L’uso quotidiano e prolungato dei social media è associato a un graduale aumento dei sintomi di disattenzione, mentre non emergono effetti simili per televisione o videogiochi
Un ampio studio longitudinale su oltre 8.000 bambini tra 9 e 14 anni mostra che l’uso quotidiano e prolungato dei social media è associato a un graduale aumento dei sintomi di disattenzione, mentre non emergono effetti simili per televisione o videogiochi. La ricerca, pubblicata sulla rivista Pediatrics Open Science dal Karolinska Institutet, indica che la costante esposizione a notifiche, messaggi e stimoli intermittenti può alterare la capacità di mantenere la concentrazione, suggerendo un possibile contributo all’incremento delle diagnosi di ADHD rilevato negli ultimi anni.
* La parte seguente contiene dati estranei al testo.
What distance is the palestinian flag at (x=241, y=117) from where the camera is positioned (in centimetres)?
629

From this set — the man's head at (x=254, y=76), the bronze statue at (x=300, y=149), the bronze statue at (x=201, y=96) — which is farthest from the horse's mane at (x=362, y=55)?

Lo studio ha seguito 8.324 bambini statunitensi per quattro anni, registrando l’evoluzione delle loro abitudini digitali e il giudizio dei genitori su attenzione e impulsività.
I social media comportano distrazioni costanti
I ricercatori hanno osservato che l’aumento del tempo trascorso su piattaforme come Instagram, Snapchat, TikTok, Facebook, Twitter e Messenger era sistematicamente associato allo sviluppo di sintomi di disattenzione, indipendentemente dal profilo socioeconomico, dal contesto familiare e dalla predisposizione genetica all’ADHD. Non è invece emersa alcuna relazione con comportamenti iperattivi o impulsivi. Secondo gli autori, la natura stessa dei social media rappresenta un fattore critico. “I social media comportano distrazioni costanti e la sola attesa di un messaggio può agire come elemento di disturbo mentale, riducendo la capacità di mantenere il focus”, spiega Torkel Klingberg, neuroscienziato del Karolinska Institutet.
Aumenta il tempo trascorso sui social
Il meccanismo, sottolinea, non implica un peggioramento immediato ma un progressivo indebolimento dei processi attentivi, che potrebbe avere un impatto rilevante a livello di popolazione. Il tempo di esposizione ai social cresce rapidamente con l’età: dai 30 minuti al giorno a 9 anni fino a una media di 2,5 ore intorno ai 13 anni, nonostante i limiti anagrafici previsti da molte piattaforme. La ricerca mostra inoltre che i bambini già distratti non tendono a utilizzare di più i social, escludendo che il rapporto individuato sia dovuto a una maggiore attrazione dei soggetti iperattivi verso gli schermi. La direzione dell’associazione, osservano gli scienziati, procede dall’esposizione digitale alla comparsa dei sintomi.
Allo studio nuove linee guida per proteggere lo sviluppo cognitivo
Gli autori sottolineano anche la necessità di rivedere criteri e strumenti di educazione digitale, valutando con maggiore attenzione l’età di accesso e le modalità di progettazione delle piattaforme. L’obiettivo è definire linee guida che proteggano lo sviluppo cognitivo in una fase critica della crescita, in cui le reti neurali deputate all’attenzione sono ancora in formazione e particolarmente sensibili a stimoli ripetitivi e frammentati. Il gruppo di ricerca prevede ora di seguire i partecipanti oltre i 14 anni per verificare la persistenza dell’effetto e l’eventuale comparsa di ulteriori correlazioni con rendimento scolastico, comportamento sociale ed esposizione cumulativa agli schermi.